The LBRY blockchain is a public, proof-of-work blockchain. It serves three key purposes:

  1. An index of the content available on the network
  2. A payment system and record of purchases for priced content
  3. Trustful publisher identities

The LBRY blockchain is a fork of the Bitcoin blockchain, with substantial modifications. This document will not cover or specify any aspects of LBRY that are identical to Bitcoin, and will instead focus on the differences.

Claims

A claim is a single metadata entry in the blockchain. There are two types of claims:

stream
Declares the availability, access method, and publisher of a stream of bytes (typically a file).
channel
Creates a trustful pseudonym that can be used to identify the origin of stream claims.

Claim Properties

Claims have 4 properties:

claimId
A 20-byte hash unique among all claims. See [Claim Identifier Generation](#claim-identifier-generation).
name
A normalized UTF-8 string of up to 255 bytes used to address the claim. See [URLs](#urls) and [Normalization](#normalization).
amount
A quantity of tokens used to stake the claim. See [Controlling](#controlling).
value
Metadata about a stream or a channel. See [Metadata](#metadata).

Claim Example

Here is an example stream claim:

{
  "claimId": "fa3d002b67c4ff439463fcc0d4c80758e38a0aed",
  "name": "lbry",
  "amount": 100000000,
  "value": "{\"ver\": \"0.0.3\", \"description\": \"What is LBRY? An introduction with Alex Tabarrok\",
            \"license\": \"LBRY inc\", \"title\": \"What is LBRY?\", \"author\": \"Samuel Bryan\",
            \"language\": \"en\", \"sources\": {\"lbry_sd_hash\":
            \"e1e324bce7437540fac6707fa142cca44d76fc4e8e65060139a88ff7cdb218b4540cb9cff8bb3d5e06157ae6b08e5cb5\"},
            \"content_type\": \"video/mp4\", \"nsfw\": false, \"thumbnail\":
            \"https://s3.amazonaws.com/files.lbry.io/logo.png\"}",
  "txid": "53ed05d9dfd728a94bedf952d67783bbe9da5d2ab436a84338bb53f0b85301b5",
  "n": 0,
  "height": 146117
}

Claim Operations

There are three claim operations: create, update, and abandon.

create
Makes a new claim.
update
Changes the value or amount of an existing claim, without changing the claim ID.
abandon
Withdraws a claim, freeing the associated credits to be used for other purposes.

Supports

A support is an additional transaction type that lends its amount to an existing claim.
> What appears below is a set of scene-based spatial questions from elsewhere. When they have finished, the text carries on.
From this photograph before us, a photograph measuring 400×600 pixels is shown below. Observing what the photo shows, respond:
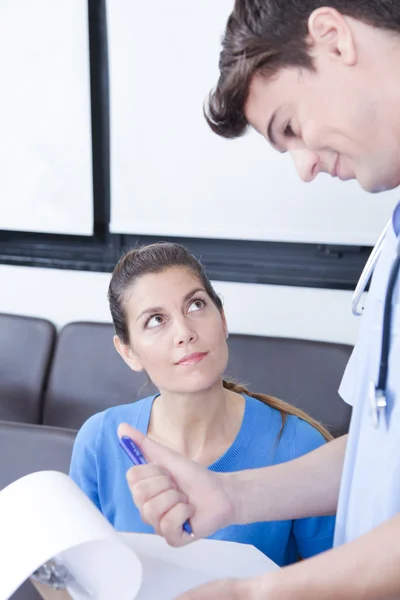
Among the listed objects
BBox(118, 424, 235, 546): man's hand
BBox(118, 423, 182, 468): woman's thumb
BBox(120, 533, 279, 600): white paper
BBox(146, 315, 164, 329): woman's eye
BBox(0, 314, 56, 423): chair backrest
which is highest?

A support contains a claim ID, and amount, and nothing else. Supports function analogously to claims in terms of Claim Operations and Claim Statuses, with the exception that they cannot be updated.

Claimtrie

The claimtrie is the data structure used to store the set of all claims and prove the correctness of claim resolution.

The claimtrie is implemented as a Merkle tree that maps names to claims. Claims are stored as leaf nodes in the tree. Names are stored as the path from the root node to the leaf node.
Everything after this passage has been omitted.